• [Exercise 1]: Extract the entries below word for word, everything from the start down to the line containing "3.51 meters", both ends included. Leave the pictures out of your answer.

• [Source extract]:
====

Get error with PadV2 unsupported

fullm00n1 commented 2 years ago

I get the following error when trying to load a tflite graph that was generated from converting an ONNX model. It would be helpful if someone could help point me in the right direction:

Error: Failed to parse operator #23 within subgraph #0 error: Operator not supported. subgraph:0 operator:23 opcode_index:6 opcode:60 / PADV2 at function ParseUnsupportedOperator [armnn-devenv/arm nn/src/armnnTfLiteParser/TfLiteParser.cpp:923]

I am running ArmNN 21.11 and Computer Library 21.11

MikeJKelly commented 2 years ago

Hi @fullm00n1

I've just looked and we don't currently support PADV2 on the TFLiteParser, we do support PAD so it should be easy to add support for PADV2. I'll see if I can get a patch up today.

ArmNN can only handle PADV2's with a single constant_value but as you're coming from ONNX that shouldn't be a problem.

Best regards, Mike

fullm00n1 commented 2 years ago

How does one tell if my model only has PADV2's with a single constant value? We believe the PadV2 instances are due to the onnx-tf converter functionality in the Tensorflow tools but aren't aware of how to avoid the PadV2 as part of the conversion process.

MikeJKelly commented 2 years ago

Hi @fullm00n1

There is a review with PADV2 support at:

https://review.mlplatform.org/c/ml/armnn/+/6908

Can you see if it solves your problem?

From my reading of the ONNX documentation at https://github.com/onnx/onnx/blob/master/docs/Operators.md#Pad ONNX only supports PAD with a single constant value. If there are multiple constant_values present in your model then the TFLite parser will throw an exception: "Multiple padding values are not supported in PADV2".

Best regards, Mike

fullm00n1 commented 2 years ago

I integrated the changes in and ran the application I have that uses the armnn libraries. I first verified the application and parser with a tflite model that doesn't have the PadV2. That model ran as expected. I then ran the newer model with the PadV2 layers. I hit an assertion in the AddPadLayer of the TfLiteParser. It looks to be something in the pad descriptor based on the call stack and the compilers limited symbols reported.

====

[Excerpts from a spatial dataset]
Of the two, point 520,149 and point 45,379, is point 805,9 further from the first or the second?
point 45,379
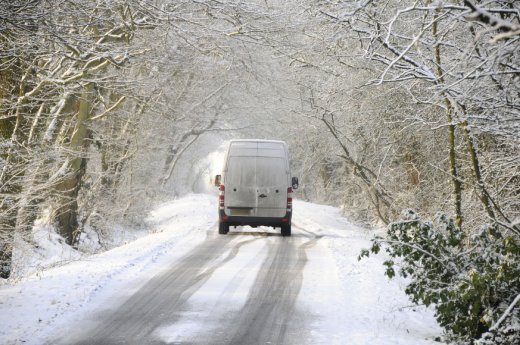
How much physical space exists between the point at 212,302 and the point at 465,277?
3.51 meters

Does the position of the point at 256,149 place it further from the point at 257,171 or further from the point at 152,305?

====

• [Exercise 2]: Write what comes next in the forum thread about the ArmNN PadV2 parsing error, picking up after its final sentence.

• [Right answer 1]:
Of the two, point 520,149 and point 45,379, is point 805,9 further from the first or the second?
point 45,379
How much physical space exists between the point at 212,302 and the point at 465,277?
3.51 meters

• [Right answer 2]:
My data type for all layers in the model is Float32.

The specific assertion was a malloc call:

malloc.c:2406: sysmalloc: Assertion `(old_top == initial_top (av) && old_size == 0) || ((unsigned long) (old_size) >= MINSIZE && prev_inuse (old_top) && ((unsigned long) old_end & (pagesize - 1)) == 0)' failed.

MikeJKelly commented 2 years ago

That might be a problem trying to copy the data for the constant_value or the paddings from the TFLite model. Can you run your application under valgrind? That might give us a better idea of what's going wrong. https://valgrind.org/

Otherwise can you tell us a little more about your PADV2 layer? You can visualise your TFLIte model using Netron: https://netron.app/

And then look for the PADV2 nodes in the Graph, select them and confirm that it has values for the pad constant value and the paddings?

fullm00n1 commented 2 years ago

Running valgrind might be hard as we are running a Xilinx Zynq Ultrascale+ (custom ARM64 environment). Also, netron isn't a real option as our network is proprietary and we have restrictions on what tools / apps we can use with our graph/model. I have attached a sanitized report from tensorflow of the graph report post ONNX to TF translation with all the Pad and PadV2 layer info from our model. Does this help?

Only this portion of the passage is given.